Risques pour la sécurité et dégradation des infrastructures urbaines
Un autre signe de tension structurelle est apparu le 27 octobre. Le chef adjoint des services de prévention des incendies de Téhéran a averti que 11 bâtiments au cœur du Grand Bazar de Téhéran sont désormais classés comme présentant un « risque critique ». Le Bazar – historiquement le moteur économique de la capitale – compte des centaines de structures dangereuses où les plans de lutte contre les incendies et les règles d’urbanisme restent non appliqués malgré des années d’avertissements.
« Aucune mesure efficace n’a encore été prise », a déclaré le responsable. « Le risque reste systémique. »
Cet avertissement fait écho à la même situation observée dans la supervision bancaire, l’approvisionnement alimentaire, la gestion environnementale et la diplomatie : le système reconnaît le danger mais est incapable d’agir.
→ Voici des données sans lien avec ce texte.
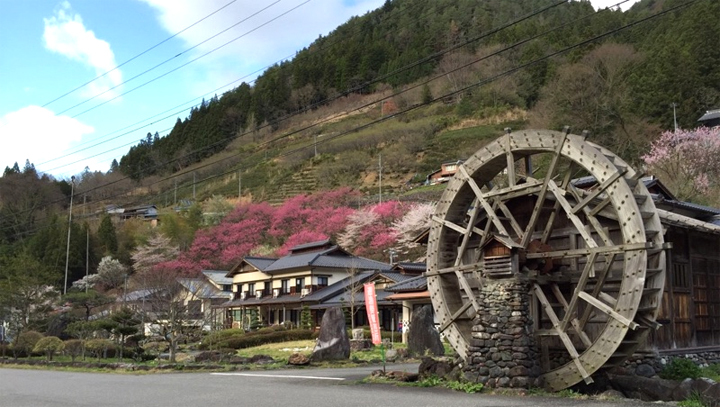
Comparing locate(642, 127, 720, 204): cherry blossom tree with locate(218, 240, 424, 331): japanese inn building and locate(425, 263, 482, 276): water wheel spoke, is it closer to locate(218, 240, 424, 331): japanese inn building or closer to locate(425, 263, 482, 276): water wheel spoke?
locate(218, 240, 424, 331): japanese inn building

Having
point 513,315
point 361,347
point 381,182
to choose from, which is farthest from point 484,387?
point 381,182

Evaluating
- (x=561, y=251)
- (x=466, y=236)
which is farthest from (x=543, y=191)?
(x=466, y=236)

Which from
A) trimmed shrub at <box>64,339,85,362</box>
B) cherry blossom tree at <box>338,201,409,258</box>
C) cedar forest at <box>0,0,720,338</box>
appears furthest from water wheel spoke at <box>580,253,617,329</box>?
cherry blossom tree at <box>338,201,409,258</box>

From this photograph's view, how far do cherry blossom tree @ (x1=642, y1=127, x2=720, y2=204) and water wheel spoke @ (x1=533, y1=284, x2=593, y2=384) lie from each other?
22815 mm

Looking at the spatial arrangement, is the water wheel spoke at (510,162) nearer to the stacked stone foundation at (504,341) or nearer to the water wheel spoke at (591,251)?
the water wheel spoke at (591,251)

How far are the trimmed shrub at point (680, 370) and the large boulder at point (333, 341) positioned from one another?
9813 mm

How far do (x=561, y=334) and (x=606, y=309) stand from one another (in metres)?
1.21

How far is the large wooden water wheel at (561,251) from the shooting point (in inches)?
446

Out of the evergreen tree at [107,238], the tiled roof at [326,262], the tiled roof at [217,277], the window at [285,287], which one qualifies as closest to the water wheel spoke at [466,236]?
the tiled roof at [326,262]

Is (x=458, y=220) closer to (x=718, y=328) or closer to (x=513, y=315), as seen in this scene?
(x=513, y=315)

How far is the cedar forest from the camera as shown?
136 feet

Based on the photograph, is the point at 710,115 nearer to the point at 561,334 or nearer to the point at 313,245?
the point at 313,245

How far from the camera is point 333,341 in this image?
66.0 feet

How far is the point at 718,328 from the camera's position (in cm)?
1487
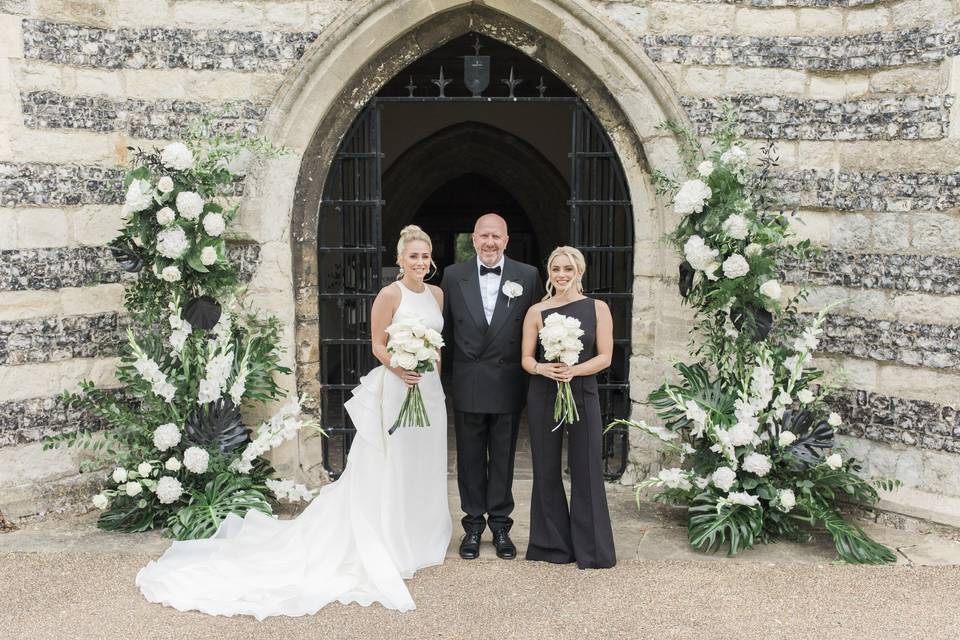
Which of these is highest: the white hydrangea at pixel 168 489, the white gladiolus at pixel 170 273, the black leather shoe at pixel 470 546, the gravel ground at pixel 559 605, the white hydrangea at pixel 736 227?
the white hydrangea at pixel 736 227

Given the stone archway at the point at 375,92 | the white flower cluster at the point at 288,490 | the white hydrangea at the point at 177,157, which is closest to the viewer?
the white hydrangea at the point at 177,157

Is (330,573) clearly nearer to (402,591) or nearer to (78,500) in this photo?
(402,591)

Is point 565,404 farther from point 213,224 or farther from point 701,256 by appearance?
point 213,224

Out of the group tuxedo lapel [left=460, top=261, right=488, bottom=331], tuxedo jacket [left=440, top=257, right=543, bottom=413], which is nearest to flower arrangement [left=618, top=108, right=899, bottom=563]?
tuxedo jacket [left=440, top=257, right=543, bottom=413]

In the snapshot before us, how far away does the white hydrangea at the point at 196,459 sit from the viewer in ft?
15.3

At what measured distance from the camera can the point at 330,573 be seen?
3.96 m

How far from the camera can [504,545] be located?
14.4 feet

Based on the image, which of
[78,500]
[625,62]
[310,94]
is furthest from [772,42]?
[78,500]

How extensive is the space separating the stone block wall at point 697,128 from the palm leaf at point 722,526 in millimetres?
1046

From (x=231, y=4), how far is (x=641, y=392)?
3418 mm

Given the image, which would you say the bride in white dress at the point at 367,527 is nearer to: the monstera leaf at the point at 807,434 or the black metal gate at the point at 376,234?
the black metal gate at the point at 376,234

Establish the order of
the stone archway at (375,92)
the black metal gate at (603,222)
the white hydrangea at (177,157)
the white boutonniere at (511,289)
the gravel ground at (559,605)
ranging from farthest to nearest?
the black metal gate at (603,222)
the stone archway at (375,92)
the white hydrangea at (177,157)
the white boutonniere at (511,289)
the gravel ground at (559,605)

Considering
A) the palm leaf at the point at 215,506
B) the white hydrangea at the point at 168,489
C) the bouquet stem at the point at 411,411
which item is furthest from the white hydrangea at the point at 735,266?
the white hydrangea at the point at 168,489

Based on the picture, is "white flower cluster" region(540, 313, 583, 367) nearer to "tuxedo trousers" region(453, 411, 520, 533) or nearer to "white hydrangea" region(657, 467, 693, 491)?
"tuxedo trousers" region(453, 411, 520, 533)
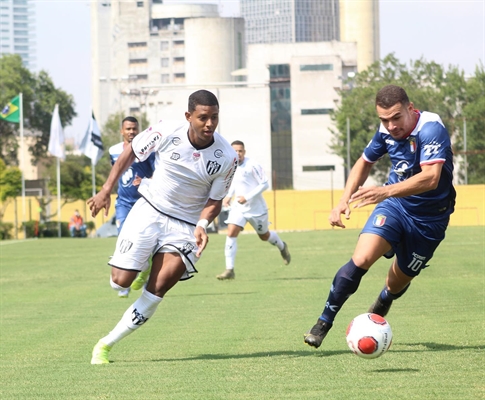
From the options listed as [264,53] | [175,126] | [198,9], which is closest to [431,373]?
[175,126]

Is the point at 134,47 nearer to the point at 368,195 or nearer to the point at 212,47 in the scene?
the point at 212,47

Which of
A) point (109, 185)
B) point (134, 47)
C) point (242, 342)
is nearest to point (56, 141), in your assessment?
point (242, 342)

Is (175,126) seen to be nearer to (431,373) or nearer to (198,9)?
(431,373)

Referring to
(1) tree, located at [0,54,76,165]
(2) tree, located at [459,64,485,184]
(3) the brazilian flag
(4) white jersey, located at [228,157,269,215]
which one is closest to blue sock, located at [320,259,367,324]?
(4) white jersey, located at [228,157,269,215]

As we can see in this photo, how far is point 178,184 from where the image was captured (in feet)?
27.7

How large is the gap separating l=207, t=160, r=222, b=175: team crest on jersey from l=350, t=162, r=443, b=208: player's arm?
57.5 inches

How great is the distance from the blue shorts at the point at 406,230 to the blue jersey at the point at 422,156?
0.07 meters

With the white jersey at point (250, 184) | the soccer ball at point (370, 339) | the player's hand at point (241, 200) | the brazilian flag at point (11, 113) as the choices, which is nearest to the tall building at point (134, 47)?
the brazilian flag at point (11, 113)

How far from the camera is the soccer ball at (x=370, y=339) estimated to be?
7156 millimetres

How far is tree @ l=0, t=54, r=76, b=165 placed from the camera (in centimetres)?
10056

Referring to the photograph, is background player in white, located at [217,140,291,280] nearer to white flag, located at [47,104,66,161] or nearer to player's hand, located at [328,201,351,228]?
player's hand, located at [328,201,351,228]

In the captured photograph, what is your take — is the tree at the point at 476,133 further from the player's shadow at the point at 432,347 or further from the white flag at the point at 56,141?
the player's shadow at the point at 432,347

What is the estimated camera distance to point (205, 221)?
26.9ft

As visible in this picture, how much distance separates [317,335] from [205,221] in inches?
54.1
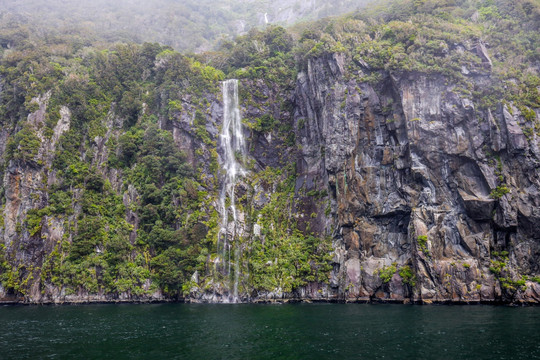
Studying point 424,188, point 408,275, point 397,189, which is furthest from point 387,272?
point 424,188

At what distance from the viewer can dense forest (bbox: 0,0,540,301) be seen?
4241 centimetres

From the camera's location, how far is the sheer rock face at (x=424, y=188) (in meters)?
35.9

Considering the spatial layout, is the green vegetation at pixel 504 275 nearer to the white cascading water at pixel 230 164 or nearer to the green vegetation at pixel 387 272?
the green vegetation at pixel 387 272

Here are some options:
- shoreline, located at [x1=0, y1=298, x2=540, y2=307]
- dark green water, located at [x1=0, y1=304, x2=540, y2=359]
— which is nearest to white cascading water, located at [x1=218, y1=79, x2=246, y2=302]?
shoreline, located at [x1=0, y1=298, x2=540, y2=307]

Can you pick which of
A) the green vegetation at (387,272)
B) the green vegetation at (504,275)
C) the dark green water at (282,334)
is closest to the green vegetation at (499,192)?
the green vegetation at (504,275)

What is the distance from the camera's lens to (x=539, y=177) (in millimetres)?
36125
De précédentes enquêtes internes menées par la même autorité ont identifié des milliers de bâtiments dangereux à Téhéran, mais la plupart de ces cas sont restés sans suite ou bloqués par des impasses administratives.
L’exode étudiant se transforme en vague
Les universités du pays subissent également une perte de capacité similaire. Les syndicats universitaires ont déclaré que 200 000 étudiants iraniens ont émigré, la plupart issus des meilleures universités du pays.
Il a souligné que le chiffre officiel pour la période 2000-2020 était de 66 000, mais que le nombre réel est désormais beaucoup plus élevé : « Chacun de ces étudiants pourrait être au cœur d’une transformation. »
Cette tendance indique des dommages à long terme pour les institutions de recherche, le système médical, les secteurs de l’ingénierie et la compétitivité économique future de l’Iran.
Un système qui s’effondre sous son propre poids
L’appel télévisé de Haji Babai a été présenté comme une question de discipline de communication. Mais tous les indicateurs pointent vers quelque chose de plus fondamental : un appareil d’État qui peine à gouverner ses propres acteurs internes tandis que les systèmes de base d’approvisionnement économique, de sécurité publique et de rétention du capital humain s’érodent de l’intérieur. Ce qui se déroule n’est pas une série de crises isolées, mais la perte des mécanismes traditionnels du régime pour gérer la pression.
Au cours des derniers mois, le régime clérical a subi des revers stratégiques dans toute la région : perte de terrain en Syrie, influence limitée au Liban et exposition croissante de ses réseaux d’intermédiaires à des sanctions ciblées et à un isolement international accru. Il en résulte une contraction constante de son influence extérieure – le scénario même contre lequel le Guide suprême avait mis en garde lorsqu’il a déclaré que si l’Iran ne combattait pas à l’étranger, il serait contraint de combattre dans ses propres villes.
Ce point de basculement est désormais atteint. Avec moins de possibilités d’exercer son pouvoir ou d’exporter l’instabilité à l’extérieur, les pressions qui étaient autrefois détournées vers l’extérieur se sont retournées contre le régime. Le système est désormais confronté simultanément à des luttes intestines politiques au sommet et à une société démunie, indignée et agitée à la base.